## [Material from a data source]
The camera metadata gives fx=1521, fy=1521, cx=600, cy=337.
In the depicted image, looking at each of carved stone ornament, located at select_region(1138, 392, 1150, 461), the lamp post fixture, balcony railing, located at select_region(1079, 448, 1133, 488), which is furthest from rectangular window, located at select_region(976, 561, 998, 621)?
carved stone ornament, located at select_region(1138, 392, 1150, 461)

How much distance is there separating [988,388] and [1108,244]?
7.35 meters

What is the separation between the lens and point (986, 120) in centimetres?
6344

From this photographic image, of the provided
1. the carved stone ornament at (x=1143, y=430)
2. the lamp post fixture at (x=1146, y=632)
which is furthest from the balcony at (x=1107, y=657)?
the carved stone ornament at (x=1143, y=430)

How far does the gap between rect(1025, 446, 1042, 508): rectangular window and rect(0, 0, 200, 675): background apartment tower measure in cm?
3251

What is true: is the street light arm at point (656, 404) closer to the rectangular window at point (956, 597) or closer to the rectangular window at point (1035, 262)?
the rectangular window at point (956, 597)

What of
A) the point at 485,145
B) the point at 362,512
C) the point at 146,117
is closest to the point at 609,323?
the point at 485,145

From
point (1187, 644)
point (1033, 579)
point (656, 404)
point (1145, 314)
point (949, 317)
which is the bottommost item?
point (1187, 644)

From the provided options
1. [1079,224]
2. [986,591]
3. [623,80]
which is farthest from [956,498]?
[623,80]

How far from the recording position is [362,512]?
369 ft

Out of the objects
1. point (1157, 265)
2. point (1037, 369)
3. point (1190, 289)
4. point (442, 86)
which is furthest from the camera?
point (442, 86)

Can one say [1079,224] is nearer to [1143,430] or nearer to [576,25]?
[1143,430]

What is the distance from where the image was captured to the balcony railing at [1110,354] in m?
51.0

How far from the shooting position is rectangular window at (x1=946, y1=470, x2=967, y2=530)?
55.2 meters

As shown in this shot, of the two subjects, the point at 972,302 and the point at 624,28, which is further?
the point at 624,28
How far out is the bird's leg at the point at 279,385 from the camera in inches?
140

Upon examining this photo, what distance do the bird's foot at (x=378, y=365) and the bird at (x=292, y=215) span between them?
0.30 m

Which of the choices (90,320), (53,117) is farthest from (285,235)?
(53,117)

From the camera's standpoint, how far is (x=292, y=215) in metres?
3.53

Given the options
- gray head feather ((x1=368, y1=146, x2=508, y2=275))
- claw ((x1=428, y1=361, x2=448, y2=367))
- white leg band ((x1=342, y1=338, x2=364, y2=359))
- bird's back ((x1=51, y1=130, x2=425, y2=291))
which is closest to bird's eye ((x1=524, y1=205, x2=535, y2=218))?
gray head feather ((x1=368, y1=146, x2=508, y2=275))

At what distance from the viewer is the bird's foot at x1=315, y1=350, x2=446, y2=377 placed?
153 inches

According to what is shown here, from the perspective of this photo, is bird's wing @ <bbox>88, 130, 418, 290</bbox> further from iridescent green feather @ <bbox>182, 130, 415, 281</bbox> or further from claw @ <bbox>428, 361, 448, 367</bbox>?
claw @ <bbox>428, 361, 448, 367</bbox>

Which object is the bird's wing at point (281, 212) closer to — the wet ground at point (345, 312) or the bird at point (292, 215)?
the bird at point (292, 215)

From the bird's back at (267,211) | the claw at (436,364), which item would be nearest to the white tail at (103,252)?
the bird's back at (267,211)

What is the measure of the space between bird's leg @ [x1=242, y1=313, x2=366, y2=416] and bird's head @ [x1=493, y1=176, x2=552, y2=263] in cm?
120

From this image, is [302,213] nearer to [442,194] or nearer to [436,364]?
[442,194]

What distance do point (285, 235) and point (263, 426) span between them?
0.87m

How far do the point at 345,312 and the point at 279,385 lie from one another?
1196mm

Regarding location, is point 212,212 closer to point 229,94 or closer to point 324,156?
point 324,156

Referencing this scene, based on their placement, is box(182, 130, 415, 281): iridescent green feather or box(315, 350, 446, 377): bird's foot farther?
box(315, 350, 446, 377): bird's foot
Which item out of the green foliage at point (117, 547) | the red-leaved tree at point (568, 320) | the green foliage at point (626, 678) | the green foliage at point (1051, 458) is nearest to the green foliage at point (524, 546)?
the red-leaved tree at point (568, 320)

## [YOUR OBJECTIVE]
Please convert all of the material above into a numbered list with one entry per line, omitting the blank lines.

## [EXERCISE SOLUTION]
1. The camera metadata gives fx=1521, fy=1521, cx=600, cy=337.
2. In the depicted image, looking at each of carved stone ornament, located at select_region(1138, 392, 1150, 461), the lamp post fixture, balcony railing, located at select_region(1079, 448, 1133, 488), which is furthest from rectangular window, located at select_region(976, 561, 998, 621)?
3. carved stone ornament, located at select_region(1138, 392, 1150, 461)
4. How much distance is there separating [988,388] and [1108,244]?
5. 7.35 meters
6. What is the separation between the lens and point (986, 120) in centimetres?
7. 6344
8. From this photographic image, of the provided
9. 1. the carved stone ornament at (x=1143, y=430)
10. 2. the lamp post fixture at (x=1146, y=632)
11. which is furthest from the balcony at (x=1107, y=657)?
12. the carved stone ornament at (x=1143, y=430)
13. How far does the gap between rect(1025, 446, 1042, 508): rectangular window and rect(0, 0, 200, 675): background apartment tower measure in cm?
14. 3251
15. What is true: is the street light arm at point (656, 404) closer to the rectangular window at point (956, 597) or closer to the rectangular window at point (1035, 262)?
16. the rectangular window at point (956, 597)
17. What of
18. A) the point at 485,145
19. B) the point at 362,512
20. C) the point at 146,117
21. is closest to the point at 609,323?
22. the point at 485,145
23. From
24. point (1187, 644)
25. point (1033, 579)
26. point (656, 404)
27. point (1145, 314)
28. point (949, 317)
29. which is the bottommost item?
30. point (1187, 644)
31. From the provided options
32. 1. [1079,224]
33. 2. [986,591]
34. 3. [623,80]
35. which is farthest from [956,498]?
36. [623,80]
37. How far from the recording position is [362,512]?
38. 369 ft
39. Out of the objects
40. 1. point (1157, 265)
41. 2. point (1037, 369)
42. 3. point (1190, 289)
43. 4. point (442, 86)
44. which is furthest from the camera?
45. point (442, 86)
46. Can one say [1079,224] is nearer to [1143,430] or nearer to [576,25]?
47. [1143,430]
48. What is the distance from where the image was captured to the balcony railing at [1110,354] in m?
49. 51.0
50. How far from the shooting position is rectangular window at (x1=946, y1=470, x2=967, y2=530)?
51. 55.2 meters
52. As shown in this shot, of the two subjects, the point at 972,302 and the point at 624,28, which is further?
53. the point at 624,28
54. How far out is the bird's leg at the point at 279,385 from the camera in inches?
55. 140
56. Upon examining this photo, what distance do the bird's foot at (x=378, y=365) and the bird at (x=292, y=215) span between them?
57. 0.30 m
58. Which of the choices (90,320), (53,117) is farthest from (285,235)?
59. (53,117)
60. From the camera's standpoint, how far is (x=292, y=215) in metres?
61. 3.53
62. Given the options
63. - gray head feather ((x1=368, y1=146, x2=508, y2=275))
64. - claw ((x1=428, y1=361, x2=448, y2=367))
65. - white leg band ((x1=342, y1=338, x2=364, y2=359))
66. - bird's back ((x1=51, y1=130, x2=425, y2=291))
67. which is closest to bird's eye ((x1=524, y1=205, x2=535, y2=218))?
68. gray head feather ((x1=368, y1=146, x2=508, y2=275))
69. At what distance from the viewer is the bird's foot at x1=315, y1=350, x2=446, y2=377 placed?
70. 153 inches
71. According to what is shown here, from the perspective of this photo, is bird's wing @ <bbox>88, 130, 418, 290</bbox> further from iridescent green feather @ <bbox>182, 130, 415, 281</bbox> or further from claw @ <bbox>428, 361, 448, 367</bbox>?
72. claw @ <bbox>428, 361, 448, 367</bbox>
73. Which object is the bird's wing at point (281, 212) closer to — the wet ground at point (345, 312) or the bird at point (292, 215)?
74. the bird at point (292, 215)
75. From the bird's back at (267,211) | the claw at (436,364), which item would be nearest to the white tail at (103,252)?
76. the bird's back at (267,211)
77. What is the measure of the space between bird's leg @ [x1=242, y1=313, x2=366, y2=416] and bird's head @ [x1=493, y1=176, x2=552, y2=263] in cm?
78. 120
79. From this image, is [302,213] nearer to [442,194] or nearer to [436,364]?
80. [442,194]
81. What distance do point (285, 235) and point (263, 426) span between them?
82. 0.87m
83. How far do the point at 345,312 and the point at 279,385 lie from one another?
84. 1196mm
85. Regarding location, is point 212,212 closer to point 229,94 or closer to point 324,156?
86. point 324,156
87. Referencing this scene, based on their placement, is box(182, 130, 415, 281): iridescent green feather or box(315, 350, 446, 377): bird's foot farther?
88. box(315, 350, 446, 377): bird's foot
89. Which item out of the green foliage at point (117, 547) | the red-leaved tree at point (568, 320) | the green foliage at point (626, 678) | the green foliage at point (1051, 458) is nearest to the green foliage at point (524, 546)?
90. the red-leaved tree at point (568, 320)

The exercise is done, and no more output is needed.